Ini, (menunjukkan buku Tugas) aku dapat nilai bagus tadi di sekolah.
Ibu:
Iya,
bagus (Sinis, dan tetap melanjutkan pekerjaannya)
Rini:
ayolah
bu, lihatlah!, ini hasil belajarku
(memaksa)
Ibu:
iya,
lain kali saja, ibu sedang sibuk
Rini:
tapi
bu
Ibu:
Sudahlah
(memotong)
Ibu
sedang pusing, sangat sibuk menyelesaikan pekerjaan-pekerjaan ini. Letakkan
saja tugasmu di meja, lain kali kalau ibu sempat pasti ibu lihat
Rini:
Kalau
sempat bu?
(purus
asa)
Ibu:
Rini
(sedikit membentak) apa kamu tidak lihat betapa sibuk dan pusingnya ibumu
sekarang? Jangan ganggu ibu dulu.
Lebih
baik kamu sekarang mandi, ganti baju, makan, istirahat sebentar,
lalu berangakt kursus!
Rini:
Bu,
aku sudah lama merindukan kasih sayang seorang ayah, apakah aku juga harus
tidak merasakan kasih sayang ibu? Karena ibu tak pernah pedulikan aku dan
kemauanku, ibu hanya memikirkan pekerjaan ibu saja. Anakmu juga butuh kasih
sayang bu.
Ibu:
Anak
kecil, tahu apa kamu tenteang kasih sayang?
Semenjak
ayahmu tiada, ibu yang harus menjadi tulang punggung keluarga. Ibu harus
bekerja mencari uang sendiri untuk menghidupi dan menyekolahkanmu, itu adalah
wujud kasih sayang ibu yang paling nyata. Kamu itu hanya perlu belajar, belajar
dan belajar, tak perlu kamu memikirkan tentang kasih sayang yang kamu sendiri
saja tak faham kasih sayang itu seperti apa.
Kalau
ibu mau, ibu bisa menikah lagi mencarikanmu ayah tiri, tapi ibu tak mau karena
cinta ibu pada ayahmu dan terlebih padamu.
(berkemas,
bersiap pergi)
sudahlah,
pekerjaan ibu adalah segalanya karena hanya dengan semua ini kita bisa hidup.
Kalau
kamu tidak patuh pada ibu, lalu kamu mau patuh pada siapa?
Sudah,
ibu pergi dulu, ada rapat dengan klien.
Ingat,
janagan kemana-mana, karena ibu tak mau anak ibu salah bergaul.dan jangan lupa
kursus nanti!
Hati-hati
dirumah!
(berlalu
pergi)
Rini:
Selalu
seprti ini, sendiri.
Sepi
hanya itu temanku.
Tidak
boleh keluar rumah kecuali sekolah dan kursus.
Aku
tak punya teman yang bisa diajak bermain.
Dan
tak boleh bermain selayaknya anak-anak seusiaku.
(duduk
di meja kerja ibu)
aku
harus pintar, tapi untuk melihat nilai hasil belajarku saja tidak ada yang
sempat
(mengambil
spidol dan kertas, tanpa sadar mencoret-coret kertas sambil menggumam)
Ayah,
aku merindukanmu.
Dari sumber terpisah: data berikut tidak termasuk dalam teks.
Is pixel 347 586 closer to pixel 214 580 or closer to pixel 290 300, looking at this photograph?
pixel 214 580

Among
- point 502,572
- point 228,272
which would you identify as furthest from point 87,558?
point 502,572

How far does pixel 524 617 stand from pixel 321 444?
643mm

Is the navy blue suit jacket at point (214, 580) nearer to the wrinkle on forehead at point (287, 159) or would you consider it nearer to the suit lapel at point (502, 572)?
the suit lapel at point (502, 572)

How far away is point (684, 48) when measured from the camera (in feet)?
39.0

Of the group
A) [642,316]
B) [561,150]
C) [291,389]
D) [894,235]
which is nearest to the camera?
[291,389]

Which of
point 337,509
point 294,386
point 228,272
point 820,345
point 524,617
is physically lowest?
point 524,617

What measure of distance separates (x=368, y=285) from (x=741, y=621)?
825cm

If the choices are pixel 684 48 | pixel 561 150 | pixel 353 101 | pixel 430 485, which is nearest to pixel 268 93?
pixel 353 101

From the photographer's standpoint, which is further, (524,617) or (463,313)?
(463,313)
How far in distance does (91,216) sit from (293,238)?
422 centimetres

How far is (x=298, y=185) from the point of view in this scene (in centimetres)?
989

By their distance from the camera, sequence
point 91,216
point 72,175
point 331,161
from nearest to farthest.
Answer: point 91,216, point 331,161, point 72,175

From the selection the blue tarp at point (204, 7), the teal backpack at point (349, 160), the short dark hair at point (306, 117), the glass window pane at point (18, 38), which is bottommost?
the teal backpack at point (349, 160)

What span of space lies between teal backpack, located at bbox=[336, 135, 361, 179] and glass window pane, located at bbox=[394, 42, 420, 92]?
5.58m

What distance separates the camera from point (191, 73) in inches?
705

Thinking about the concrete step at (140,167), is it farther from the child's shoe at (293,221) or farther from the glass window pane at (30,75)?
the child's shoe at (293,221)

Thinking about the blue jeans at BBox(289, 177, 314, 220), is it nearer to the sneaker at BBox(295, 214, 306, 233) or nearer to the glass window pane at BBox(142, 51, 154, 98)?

Andai engkau masih ada..
Ibu,
aku sangat butuh kasih sayangmu, memang semua dapat
kumiliki dengan uang yang engkau berikan. Tapi aku tak hanya butuh uang bu, aku
juga butuh kasih sayang dan belaianmu.
Aku
ingin sekali diperhatikan, bermain dengan teman, selayaknya teman-teman
seusiaku.
Apa
aku harus pergi?
Tapi,
aku sayang kamu bu...
Ijah:
Non,
cepat mandi! Makanan juga sudah bibi siapkan.
(teriak)
Rini:
Nanti
saja bi...
Ijah:
(masuk)
loh...
nanti non sakit bi Ijah yang dimarahi nyonya non.
Pak
ujang juga sudah siap ngantar non berabgkat kursus. Ayo non... (merayu)
non
kan sudah besar, non juga anak pintar, tentu tak ingin bi Ijah dipecat kan?
Rini:
Rini pengen jalan-jalan keluar rumah bi...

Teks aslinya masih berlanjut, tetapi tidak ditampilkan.